When applying an analysis and forecasting model to very long signals, such as those related to seismic events, the hypotheses made in the model about the data-generating process may not necessarily be valid for the whole duration of the signal. Further, adaptation of the model parameters to data may become increasingly complex and time-consuming. In this perspective, transforming batches of the original signal into compact representations and observing the variation over time of such representations could be a valid solution. An evaluation of the potential of a transformation based on bottom-up data decomposition and change-point detection through wavelets has been carried out in this study. The next section briefly recapitulates some ideas about wavelet transforms as tools to estimate change points in piecewise-constant functions. Section 3 describes the data analyzed, and Sect. 4 discusses the experiments performed and their results.

2 Background

Wavelet thresholding estimators have received much attention in literature, since wavelet functions show some relevant properties. The key property of wavelets is referred to as “localization,” which allows one to obtain sparse representation of certain functions and operators in wavelet bases. For this reason, wavelet techniques can provide insight beyond other approaches in jump detection in high-frequency data. Traditional wavelet thresholding estimation proceeds as follows.

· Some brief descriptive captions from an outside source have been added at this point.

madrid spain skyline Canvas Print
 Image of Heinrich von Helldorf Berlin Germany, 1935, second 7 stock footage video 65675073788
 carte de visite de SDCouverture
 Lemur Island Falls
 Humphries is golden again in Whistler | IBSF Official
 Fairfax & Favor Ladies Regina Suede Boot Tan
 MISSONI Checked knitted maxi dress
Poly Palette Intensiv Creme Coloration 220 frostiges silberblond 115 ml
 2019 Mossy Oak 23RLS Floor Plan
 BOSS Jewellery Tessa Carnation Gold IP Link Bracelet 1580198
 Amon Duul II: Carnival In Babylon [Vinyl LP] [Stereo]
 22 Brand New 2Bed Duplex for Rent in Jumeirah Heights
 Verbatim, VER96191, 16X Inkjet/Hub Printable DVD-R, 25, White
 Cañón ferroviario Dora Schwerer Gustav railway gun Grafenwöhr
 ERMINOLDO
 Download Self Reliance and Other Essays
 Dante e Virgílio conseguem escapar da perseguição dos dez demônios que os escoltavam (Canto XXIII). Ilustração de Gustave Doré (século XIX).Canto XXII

Take the discrete wavelet transform of a dataset, set to 0 those coefficients that fall below a certain threshold, and then take the inverse wavelet transform of the thresholded coefficients. The definition of wavelet is a quite general one; thus many wavelet families can be built. They are classified according to certain properties such as orthogonality, amplitude of the support, smoothness, and the number of vanishing moments. Each of these properties is important for specific purposes; thus the choice of the wavelet basis is strongly application dependent. When the focus is data compression, smoothness, and a compact, narrow support is desirable: in this case, localization is improved, so that small coefficients are obtained in smooth regions of the approximated function. They can therefore be neglected, preserving information about sub-domains in which the gradient has high values. Wavelet thresholding has indeed successfully been applied in several fields such as signal denoising, image analysis, and finance [1, 2, 4].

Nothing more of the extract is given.